Find each line below that contains the string "bottom" and copy those lines. Case must match.
- - - - -
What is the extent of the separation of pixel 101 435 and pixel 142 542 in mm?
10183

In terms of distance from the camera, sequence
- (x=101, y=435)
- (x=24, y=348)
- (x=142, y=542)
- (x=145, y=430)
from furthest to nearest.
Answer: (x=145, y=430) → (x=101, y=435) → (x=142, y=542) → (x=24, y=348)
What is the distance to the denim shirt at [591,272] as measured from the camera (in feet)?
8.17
- - - - -
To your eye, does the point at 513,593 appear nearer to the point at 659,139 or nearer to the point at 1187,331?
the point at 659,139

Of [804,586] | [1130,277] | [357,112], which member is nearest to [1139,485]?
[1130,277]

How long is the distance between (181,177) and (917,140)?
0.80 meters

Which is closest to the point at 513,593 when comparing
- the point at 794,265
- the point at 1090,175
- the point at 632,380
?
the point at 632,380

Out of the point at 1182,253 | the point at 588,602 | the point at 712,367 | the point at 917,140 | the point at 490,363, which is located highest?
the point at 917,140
- - - - -
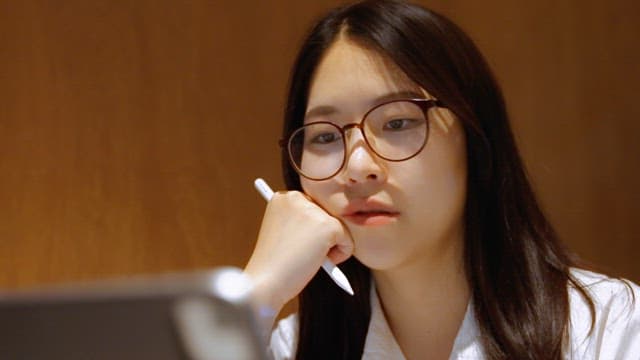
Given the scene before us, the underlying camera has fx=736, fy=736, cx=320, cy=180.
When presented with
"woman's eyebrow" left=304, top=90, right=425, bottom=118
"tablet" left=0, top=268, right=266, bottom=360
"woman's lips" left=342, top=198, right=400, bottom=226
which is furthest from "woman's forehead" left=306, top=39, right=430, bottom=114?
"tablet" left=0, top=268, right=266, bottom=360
- - - - -
Output for this task.
"woman's eyebrow" left=304, top=90, right=425, bottom=118
"tablet" left=0, top=268, right=266, bottom=360
"woman's lips" left=342, top=198, right=400, bottom=226
which is furthest from "woman's forehead" left=306, top=39, right=430, bottom=114?
"tablet" left=0, top=268, right=266, bottom=360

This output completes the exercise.